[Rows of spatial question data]
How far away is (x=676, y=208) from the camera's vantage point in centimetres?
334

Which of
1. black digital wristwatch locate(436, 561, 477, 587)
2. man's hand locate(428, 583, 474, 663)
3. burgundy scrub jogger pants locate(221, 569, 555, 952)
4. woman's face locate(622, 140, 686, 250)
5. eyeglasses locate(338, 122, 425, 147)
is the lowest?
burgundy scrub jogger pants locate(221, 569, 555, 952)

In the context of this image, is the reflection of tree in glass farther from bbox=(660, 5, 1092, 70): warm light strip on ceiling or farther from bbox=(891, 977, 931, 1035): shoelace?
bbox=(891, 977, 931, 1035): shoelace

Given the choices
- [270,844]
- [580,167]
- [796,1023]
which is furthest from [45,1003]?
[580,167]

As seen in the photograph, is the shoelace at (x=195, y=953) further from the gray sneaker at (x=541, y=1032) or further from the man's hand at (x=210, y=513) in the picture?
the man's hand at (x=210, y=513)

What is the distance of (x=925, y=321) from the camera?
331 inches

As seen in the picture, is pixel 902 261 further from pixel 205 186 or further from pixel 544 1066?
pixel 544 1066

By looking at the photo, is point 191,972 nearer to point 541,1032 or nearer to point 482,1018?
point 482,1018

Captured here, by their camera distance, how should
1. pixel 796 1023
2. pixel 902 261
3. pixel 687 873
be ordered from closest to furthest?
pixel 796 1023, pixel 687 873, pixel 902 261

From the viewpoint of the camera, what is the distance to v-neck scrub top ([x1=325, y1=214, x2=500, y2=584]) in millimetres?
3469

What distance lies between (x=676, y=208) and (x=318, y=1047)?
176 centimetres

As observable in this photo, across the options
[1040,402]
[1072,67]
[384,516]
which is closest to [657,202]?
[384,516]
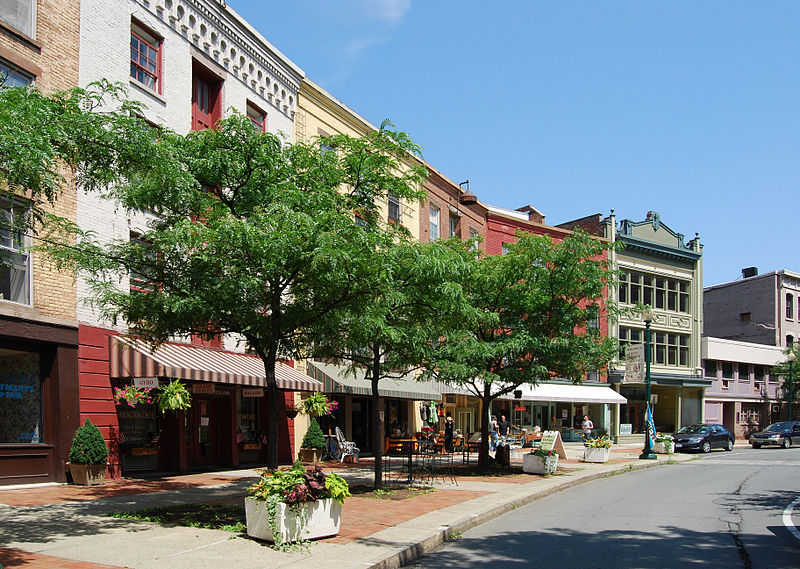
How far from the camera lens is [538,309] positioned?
66.5 ft

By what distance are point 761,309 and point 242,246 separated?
5503cm

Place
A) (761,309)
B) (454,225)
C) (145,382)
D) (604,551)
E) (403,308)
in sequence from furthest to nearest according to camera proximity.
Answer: (761,309)
(454,225)
(145,382)
(403,308)
(604,551)

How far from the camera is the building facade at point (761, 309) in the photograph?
5503cm

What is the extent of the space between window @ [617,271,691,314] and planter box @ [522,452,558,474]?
24940mm

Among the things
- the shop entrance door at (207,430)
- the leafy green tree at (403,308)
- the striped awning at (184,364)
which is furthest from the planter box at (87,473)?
the leafy green tree at (403,308)

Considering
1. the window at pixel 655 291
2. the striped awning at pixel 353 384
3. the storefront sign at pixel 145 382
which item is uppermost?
the window at pixel 655 291

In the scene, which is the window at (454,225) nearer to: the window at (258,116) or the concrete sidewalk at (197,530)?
the window at (258,116)

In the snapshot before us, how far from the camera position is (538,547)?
389 inches

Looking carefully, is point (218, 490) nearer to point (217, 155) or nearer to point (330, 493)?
point (330, 493)

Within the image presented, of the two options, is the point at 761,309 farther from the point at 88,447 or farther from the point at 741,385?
the point at 88,447

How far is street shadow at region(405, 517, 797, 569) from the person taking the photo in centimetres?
874

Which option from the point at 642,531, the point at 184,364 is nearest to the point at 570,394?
the point at 184,364

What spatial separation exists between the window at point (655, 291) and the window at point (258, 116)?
27924mm

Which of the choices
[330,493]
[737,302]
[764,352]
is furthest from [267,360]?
[737,302]
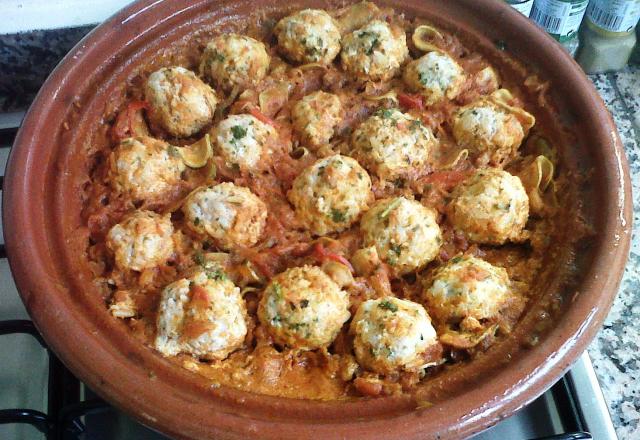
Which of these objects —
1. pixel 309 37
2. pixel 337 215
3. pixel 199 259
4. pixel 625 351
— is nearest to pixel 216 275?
pixel 199 259

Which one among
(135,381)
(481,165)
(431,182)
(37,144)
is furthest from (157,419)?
(481,165)

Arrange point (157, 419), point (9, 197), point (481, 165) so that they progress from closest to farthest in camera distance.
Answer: point (157, 419), point (9, 197), point (481, 165)

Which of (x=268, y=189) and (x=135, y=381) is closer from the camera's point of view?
(x=135, y=381)

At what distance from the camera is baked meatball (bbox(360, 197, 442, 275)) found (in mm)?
1303

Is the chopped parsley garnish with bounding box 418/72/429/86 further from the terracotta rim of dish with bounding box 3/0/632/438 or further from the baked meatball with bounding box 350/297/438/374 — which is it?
Result: the baked meatball with bounding box 350/297/438/374

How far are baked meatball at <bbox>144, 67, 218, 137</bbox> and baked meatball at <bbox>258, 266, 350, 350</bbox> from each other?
473mm

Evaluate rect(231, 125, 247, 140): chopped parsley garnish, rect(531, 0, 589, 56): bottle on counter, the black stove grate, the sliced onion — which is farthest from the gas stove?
rect(531, 0, 589, 56): bottle on counter

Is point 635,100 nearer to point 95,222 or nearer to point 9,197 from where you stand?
point 95,222

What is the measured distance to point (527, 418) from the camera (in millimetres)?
1386

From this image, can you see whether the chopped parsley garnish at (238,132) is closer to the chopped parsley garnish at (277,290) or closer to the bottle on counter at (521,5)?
the chopped parsley garnish at (277,290)

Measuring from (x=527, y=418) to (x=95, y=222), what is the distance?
3.34 ft

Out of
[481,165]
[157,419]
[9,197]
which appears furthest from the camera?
[481,165]

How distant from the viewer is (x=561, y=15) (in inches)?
73.1

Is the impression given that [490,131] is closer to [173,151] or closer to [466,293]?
[466,293]
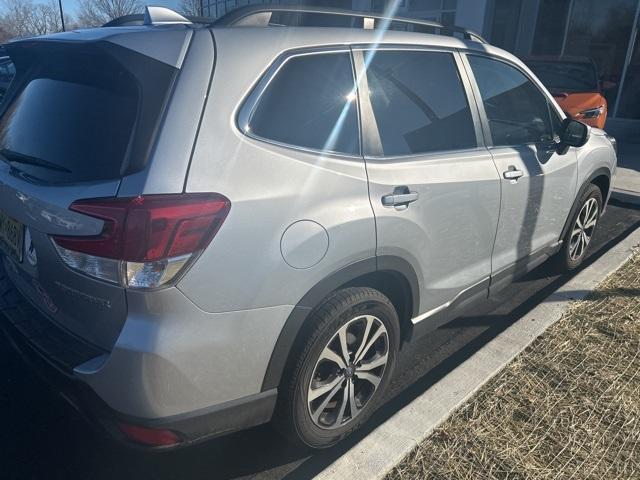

* STATED EXERCISE: List each line in the items above containing the word "that".

* FINISHED EXERCISE:
Arrange point (157, 419), point (9, 197), point (481, 165) so that they progress from closest to farthest in camera distance.
Is the impression given that [490,131] is closer to [173,151] or closer to [466,293]?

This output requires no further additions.